CLINICAL CASES

TRIGEMINAL NEURALGIA

HERPES ZOSTER

TUMOR SPREAD ALONG INFRAORBITAL NERVE

REFERENCES


TRIGEMINAL NEURALGIA

A 55 year old white male presents complaining of severe pain involving his lips, gums, and cheeks. He describes the pain as sharp and stabbing, and rates it a 10 out of 10 on the pain scale. It is intermittent, with individual episodes lasting only seconds, but occurring throughout the day and night. He reports that these episodes started approximately two weeks ago. He notes that the episodes are sometimes triggered by chewing and says he has been eating less for fear of the pain. He has not noticed any facial weakness or numbness.
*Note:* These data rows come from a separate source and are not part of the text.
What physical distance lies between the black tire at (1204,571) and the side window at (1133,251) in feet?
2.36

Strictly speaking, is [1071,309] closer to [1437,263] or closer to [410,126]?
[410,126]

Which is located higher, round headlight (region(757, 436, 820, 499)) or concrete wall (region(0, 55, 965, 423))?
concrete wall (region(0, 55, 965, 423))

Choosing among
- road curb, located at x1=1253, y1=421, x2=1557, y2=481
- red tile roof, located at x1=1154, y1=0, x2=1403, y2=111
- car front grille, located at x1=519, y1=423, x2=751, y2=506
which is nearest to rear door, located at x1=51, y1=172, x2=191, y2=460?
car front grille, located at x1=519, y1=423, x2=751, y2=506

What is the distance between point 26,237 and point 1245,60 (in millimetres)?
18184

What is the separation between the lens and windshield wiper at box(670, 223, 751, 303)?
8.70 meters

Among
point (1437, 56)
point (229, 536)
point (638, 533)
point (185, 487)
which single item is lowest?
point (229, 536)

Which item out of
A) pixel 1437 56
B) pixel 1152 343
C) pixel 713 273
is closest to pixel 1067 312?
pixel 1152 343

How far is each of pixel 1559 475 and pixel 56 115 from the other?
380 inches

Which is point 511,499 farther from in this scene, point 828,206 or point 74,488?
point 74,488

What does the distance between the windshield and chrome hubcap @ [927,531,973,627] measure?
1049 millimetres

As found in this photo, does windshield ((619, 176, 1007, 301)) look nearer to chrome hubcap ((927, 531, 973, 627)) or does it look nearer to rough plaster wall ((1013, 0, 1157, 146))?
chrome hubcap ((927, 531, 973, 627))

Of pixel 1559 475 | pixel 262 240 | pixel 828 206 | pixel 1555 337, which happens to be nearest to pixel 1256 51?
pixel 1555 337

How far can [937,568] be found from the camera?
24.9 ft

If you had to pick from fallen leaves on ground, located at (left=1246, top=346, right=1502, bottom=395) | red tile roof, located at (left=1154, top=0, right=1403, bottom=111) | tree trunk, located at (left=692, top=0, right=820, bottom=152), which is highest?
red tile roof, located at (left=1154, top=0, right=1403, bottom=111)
DISCUSSION: Trigeminal neuralgia, a.k.a. "tic douloureux" for the wince or "tic" it causes in response to pain, is a condition characterized by sudden, recurrent episodes of excruciating facial pain typically lasting only seconds. Though brief, these episodes often occur in rapid succession throughout the day and night causing patients significant distress. Trigeminal neuralgia usually occurs in patients over 50, with symptoms lasting for several weeks at a time. Intermittent remission and relapse may occur over many years. Pain can occur along any branch of the trigeminal nerve, though V1 (the ophthalmic nerve) is rarely involved. Stimulation of "trigger zones" such as the corner of the mouth, side of the nose, oral mucosa, etc. characteristically precipitate painful episodes. Patients may alter the way they chew, wash their face, shave, etc. to avoid these triggers. Trigeminal neuralgia is not associated with facial numbness or weakness and the majority of cases are of unknown etiology.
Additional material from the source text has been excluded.